Effective stress parameters from a CU triaxial test tell you what the ground really contributes to stability, not just what the water pressure allows.
Methodology and scope
Local considerations
Oakville has grown fast, and not all the land developed in the last three decades got the deep geotechnical review it deserved. Older subdivisions along creeks like Fourteen Mile or Sixteen Mile were built on compacted fill over alluvial deposits. Compaction alone doesn’t change the drained shear strength parameters, and those parameters control slope stability over the long haul. If you’re adding a story to a 1990s home near the lake or putting a townhouse block on a redeveloped lot, assuming the soil’s shear strength from a standard penetration test correlation is a gamble. A triaxial test on an undisturbed sample measures the actual effective cohesion and friction angle. With those numbers, a slope stability analysis using Spencer’s method will actually tell you whether that existing retaining wall is adequate or if the next heavy rain could trigger a slide. The cost of the test is trivial compared to stabilizing a failed slope.
Applicable standards
ASTM D4767-11 – Standard Test Method for Consolidated Undrained Triaxial Compression Test for Cohesive Soils, ASTM D2850-15 – Standard Test Method for Unconsolidated-Undrained Triaxial Compression Test on Cohesive Soils, Canadian Foundation Engineering Manual (CFEM) 4th Ed., Ontario Building Code (OBC) Div. B, Part 4
Associated technical services
Consolidated-Undrained (CU) Testing
CU triaxial tests with back-pressure saturation and pore pressure measurement. Provides effective stress parameters (c', φ') for long-term stability and drained bearing capacity calculations.

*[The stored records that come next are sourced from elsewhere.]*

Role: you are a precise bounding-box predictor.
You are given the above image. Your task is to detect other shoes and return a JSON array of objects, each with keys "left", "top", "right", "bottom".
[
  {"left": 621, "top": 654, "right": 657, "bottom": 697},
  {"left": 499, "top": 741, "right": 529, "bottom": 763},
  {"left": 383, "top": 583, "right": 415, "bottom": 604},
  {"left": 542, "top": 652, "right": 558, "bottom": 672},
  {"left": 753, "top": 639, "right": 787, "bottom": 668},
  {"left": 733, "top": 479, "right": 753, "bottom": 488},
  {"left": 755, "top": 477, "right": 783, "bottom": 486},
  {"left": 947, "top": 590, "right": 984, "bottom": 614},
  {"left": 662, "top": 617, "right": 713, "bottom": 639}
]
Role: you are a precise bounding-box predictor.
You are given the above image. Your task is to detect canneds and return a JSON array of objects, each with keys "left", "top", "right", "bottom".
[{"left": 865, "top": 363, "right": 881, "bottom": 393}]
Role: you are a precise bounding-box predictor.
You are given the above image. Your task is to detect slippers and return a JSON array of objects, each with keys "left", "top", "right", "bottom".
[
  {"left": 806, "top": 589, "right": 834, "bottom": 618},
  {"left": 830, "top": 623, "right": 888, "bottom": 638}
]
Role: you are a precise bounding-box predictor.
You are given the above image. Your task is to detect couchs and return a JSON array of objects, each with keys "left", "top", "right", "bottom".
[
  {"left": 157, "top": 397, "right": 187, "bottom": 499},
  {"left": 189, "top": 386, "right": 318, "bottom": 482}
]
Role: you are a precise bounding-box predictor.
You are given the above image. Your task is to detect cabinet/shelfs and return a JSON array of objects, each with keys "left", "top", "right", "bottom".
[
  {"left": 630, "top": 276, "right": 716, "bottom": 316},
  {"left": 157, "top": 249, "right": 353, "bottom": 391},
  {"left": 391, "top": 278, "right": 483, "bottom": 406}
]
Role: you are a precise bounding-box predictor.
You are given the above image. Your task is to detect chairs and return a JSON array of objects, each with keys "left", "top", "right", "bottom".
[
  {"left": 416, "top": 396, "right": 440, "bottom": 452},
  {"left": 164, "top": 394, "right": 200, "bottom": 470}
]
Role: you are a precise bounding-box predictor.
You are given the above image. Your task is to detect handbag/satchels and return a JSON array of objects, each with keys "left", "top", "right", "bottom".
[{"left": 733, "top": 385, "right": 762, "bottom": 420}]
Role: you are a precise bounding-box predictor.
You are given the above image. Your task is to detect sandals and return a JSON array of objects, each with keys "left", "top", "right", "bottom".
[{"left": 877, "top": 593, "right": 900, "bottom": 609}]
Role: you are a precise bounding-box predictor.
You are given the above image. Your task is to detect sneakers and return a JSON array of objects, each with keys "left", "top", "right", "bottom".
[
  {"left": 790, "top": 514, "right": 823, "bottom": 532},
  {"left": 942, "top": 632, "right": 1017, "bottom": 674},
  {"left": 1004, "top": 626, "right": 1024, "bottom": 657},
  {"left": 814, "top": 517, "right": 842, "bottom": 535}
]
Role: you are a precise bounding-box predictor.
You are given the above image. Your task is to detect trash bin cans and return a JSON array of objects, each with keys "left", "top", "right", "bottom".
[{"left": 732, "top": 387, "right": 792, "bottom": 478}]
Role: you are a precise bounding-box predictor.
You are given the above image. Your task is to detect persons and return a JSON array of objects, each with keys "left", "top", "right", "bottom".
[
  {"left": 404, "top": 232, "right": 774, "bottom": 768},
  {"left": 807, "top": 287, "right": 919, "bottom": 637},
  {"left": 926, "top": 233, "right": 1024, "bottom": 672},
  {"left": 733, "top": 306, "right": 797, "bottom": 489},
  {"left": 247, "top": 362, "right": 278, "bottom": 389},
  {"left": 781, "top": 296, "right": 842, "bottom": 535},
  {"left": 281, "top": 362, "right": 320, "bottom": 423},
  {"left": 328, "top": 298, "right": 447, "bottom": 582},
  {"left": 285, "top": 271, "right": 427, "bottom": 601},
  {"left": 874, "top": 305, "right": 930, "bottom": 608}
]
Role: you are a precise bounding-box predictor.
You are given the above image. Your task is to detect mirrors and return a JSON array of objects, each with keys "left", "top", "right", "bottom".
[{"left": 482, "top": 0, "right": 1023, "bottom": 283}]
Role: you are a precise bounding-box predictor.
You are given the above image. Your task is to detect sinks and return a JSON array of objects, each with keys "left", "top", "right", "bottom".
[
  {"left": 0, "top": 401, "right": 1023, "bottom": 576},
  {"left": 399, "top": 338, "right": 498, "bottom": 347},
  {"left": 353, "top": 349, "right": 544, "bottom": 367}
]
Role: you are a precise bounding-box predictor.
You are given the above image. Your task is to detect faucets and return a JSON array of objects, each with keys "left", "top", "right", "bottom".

Unconsolidated-Undrained (UU) Testing
Quick-turnaround UU tests for short-term construction conditions. Gives the undrained shear strength (Su) needed for excavation support design and temporary works in clay.

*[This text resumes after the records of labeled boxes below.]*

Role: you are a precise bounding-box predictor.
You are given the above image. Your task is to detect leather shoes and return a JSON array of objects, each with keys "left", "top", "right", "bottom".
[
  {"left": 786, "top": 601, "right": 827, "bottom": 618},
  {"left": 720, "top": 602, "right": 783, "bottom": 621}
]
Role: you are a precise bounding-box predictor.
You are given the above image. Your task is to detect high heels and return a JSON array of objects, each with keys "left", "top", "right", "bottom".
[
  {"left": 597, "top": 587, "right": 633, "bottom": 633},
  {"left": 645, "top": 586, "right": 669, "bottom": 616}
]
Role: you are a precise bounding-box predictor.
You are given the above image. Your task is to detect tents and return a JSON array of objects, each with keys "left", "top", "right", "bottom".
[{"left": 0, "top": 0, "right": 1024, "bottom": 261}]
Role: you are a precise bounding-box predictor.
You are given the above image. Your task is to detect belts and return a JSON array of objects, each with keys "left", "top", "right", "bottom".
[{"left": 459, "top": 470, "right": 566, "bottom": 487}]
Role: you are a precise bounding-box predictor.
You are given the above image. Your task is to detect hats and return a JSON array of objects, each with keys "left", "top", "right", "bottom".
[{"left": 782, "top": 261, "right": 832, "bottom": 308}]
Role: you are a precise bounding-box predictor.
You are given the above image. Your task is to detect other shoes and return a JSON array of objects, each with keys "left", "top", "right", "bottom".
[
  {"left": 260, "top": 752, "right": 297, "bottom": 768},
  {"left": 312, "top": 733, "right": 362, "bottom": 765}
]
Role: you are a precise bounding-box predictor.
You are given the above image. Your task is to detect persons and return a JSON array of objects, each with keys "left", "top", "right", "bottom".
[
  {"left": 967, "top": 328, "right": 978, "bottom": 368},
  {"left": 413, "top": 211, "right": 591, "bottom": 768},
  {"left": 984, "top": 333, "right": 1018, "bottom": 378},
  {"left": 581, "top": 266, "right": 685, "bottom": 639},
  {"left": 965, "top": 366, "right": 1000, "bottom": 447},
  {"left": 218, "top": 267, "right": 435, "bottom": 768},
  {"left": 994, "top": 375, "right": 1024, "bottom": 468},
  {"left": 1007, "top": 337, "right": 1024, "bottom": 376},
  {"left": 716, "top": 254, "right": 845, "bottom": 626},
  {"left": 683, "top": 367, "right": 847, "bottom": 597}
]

Drained (CD) Shear Testing
Slow, drained tests for coarse-grained soils and long-term settlement evaluation. Establishes the critical-state friction angle for use in advanced constitutive models.
Triaxial Interpretation & Reporting
Full engineering report with stress-strain curves, Mohr-Coulomb failure envelopes, Skempton’s pore pressure coefficients, and recommendations for design parameters.
Typical parameters
Frequently asked questions
How much does a triaxial test program cost in Oakville?

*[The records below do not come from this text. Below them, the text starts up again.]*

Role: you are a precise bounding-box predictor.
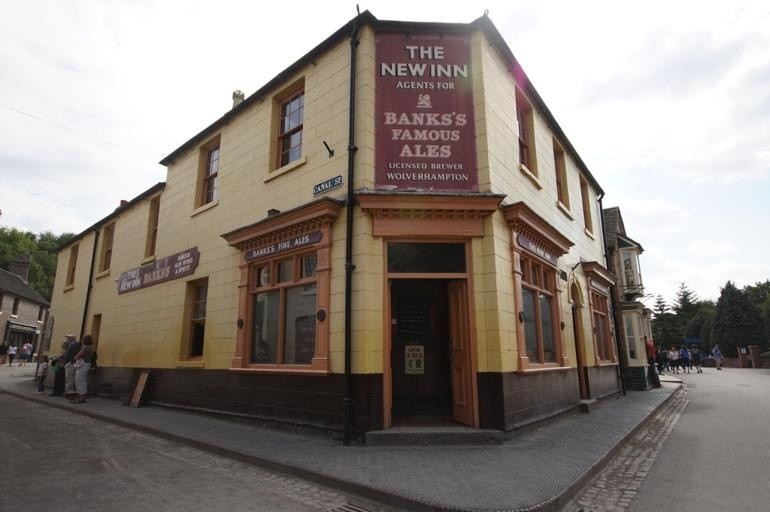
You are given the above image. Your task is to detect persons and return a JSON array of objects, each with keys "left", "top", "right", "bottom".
[
  {"left": 18, "top": 339, "right": 31, "bottom": 366},
  {"left": 48, "top": 340, "right": 69, "bottom": 395},
  {"left": 35, "top": 355, "right": 49, "bottom": 394},
  {"left": 73, "top": 334, "right": 94, "bottom": 403},
  {"left": 0, "top": 341, "right": 7, "bottom": 364},
  {"left": 64, "top": 332, "right": 80, "bottom": 397},
  {"left": 6, "top": 340, "right": 19, "bottom": 367},
  {"left": 655, "top": 344, "right": 726, "bottom": 376}
]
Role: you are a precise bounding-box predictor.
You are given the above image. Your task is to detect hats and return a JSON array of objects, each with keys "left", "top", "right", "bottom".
[{"left": 64, "top": 333, "right": 78, "bottom": 339}]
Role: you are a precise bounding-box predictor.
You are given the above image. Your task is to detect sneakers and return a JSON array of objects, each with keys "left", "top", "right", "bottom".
[{"left": 32, "top": 391, "right": 86, "bottom": 403}]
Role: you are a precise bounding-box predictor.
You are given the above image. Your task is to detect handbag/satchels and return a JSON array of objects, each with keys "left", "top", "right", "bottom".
[{"left": 90, "top": 351, "right": 98, "bottom": 366}]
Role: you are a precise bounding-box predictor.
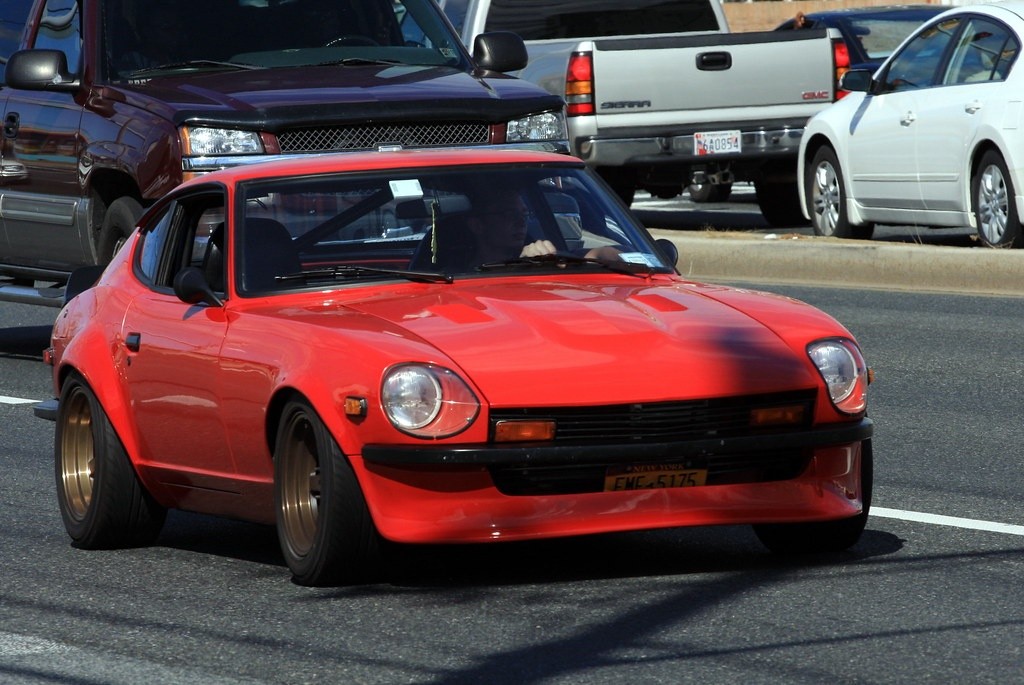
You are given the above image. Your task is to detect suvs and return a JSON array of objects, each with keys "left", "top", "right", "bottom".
[{"left": 1, "top": 0, "right": 572, "bottom": 306}]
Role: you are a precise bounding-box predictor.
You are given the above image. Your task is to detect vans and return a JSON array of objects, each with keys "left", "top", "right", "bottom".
[
  {"left": 796, "top": 6, "right": 1024, "bottom": 246},
  {"left": 769, "top": 0, "right": 1024, "bottom": 92}
]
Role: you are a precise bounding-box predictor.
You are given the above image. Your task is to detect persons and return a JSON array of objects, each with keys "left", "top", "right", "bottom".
[{"left": 454, "top": 185, "right": 630, "bottom": 272}]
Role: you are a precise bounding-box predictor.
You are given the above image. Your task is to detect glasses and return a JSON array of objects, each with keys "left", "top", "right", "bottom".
[{"left": 475, "top": 210, "right": 533, "bottom": 225}]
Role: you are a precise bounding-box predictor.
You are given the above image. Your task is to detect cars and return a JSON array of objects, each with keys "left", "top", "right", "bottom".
[{"left": 42, "top": 143, "right": 878, "bottom": 582}]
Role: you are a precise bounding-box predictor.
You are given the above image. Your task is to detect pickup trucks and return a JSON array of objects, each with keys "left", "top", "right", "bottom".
[{"left": 457, "top": 0, "right": 843, "bottom": 228}]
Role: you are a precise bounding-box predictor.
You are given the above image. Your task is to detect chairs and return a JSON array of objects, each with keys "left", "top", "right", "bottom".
[
  {"left": 407, "top": 214, "right": 475, "bottom": 273},
  {"left": 201, "top": 217, "right": 308, "bottom": 292}
]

A single triaxial test typically costs between CA$2,330 and CA$3,780, depending on the type: UU tests are at the lower end of the range, while CU tests with pore pressure measurement and CD tests fall at the higher end due to the longer testing duration. Most projects require a suite of three specimens to define the Mohr-Coulomb failure envelope.
What sample quality is needed for a reliable triaxial test?
The test is only as good as the sample. We need undisturbed samples taken with Shelby tubes or block sampling methods. For the soft glaciolacustrine silts common in parts of Oakville, we aim for a sample disturbance classification of Class 1 or 2 per the Lunne criteria. Highly disturbed samples (Class 3 or 4) produce unconservative strength parameters and should be avoided for CU or CD testing.
When should I specify a CU test instead of a UU test?
Specify a CU test when you need effective stress parameters for long-term stability analyses, such as permanent retaining walls, slope stability after construction, or settlement calculations where pore pressures will dissipate over time. UU tests are appropriate for short-term construction conditions in low-permeability soils where the loading happens faster than water can drain.
How long does a triaxial test take to complete?
A UU test can be completed in a day. A CU test with pore pressure measurement typically takes three to five days, including saturation, consolidation, and the shearing stage. CD tests on fine-grained soils can run for seven to ten days. We always discuss the project schedule upfront so the test program aligns with your design milestones.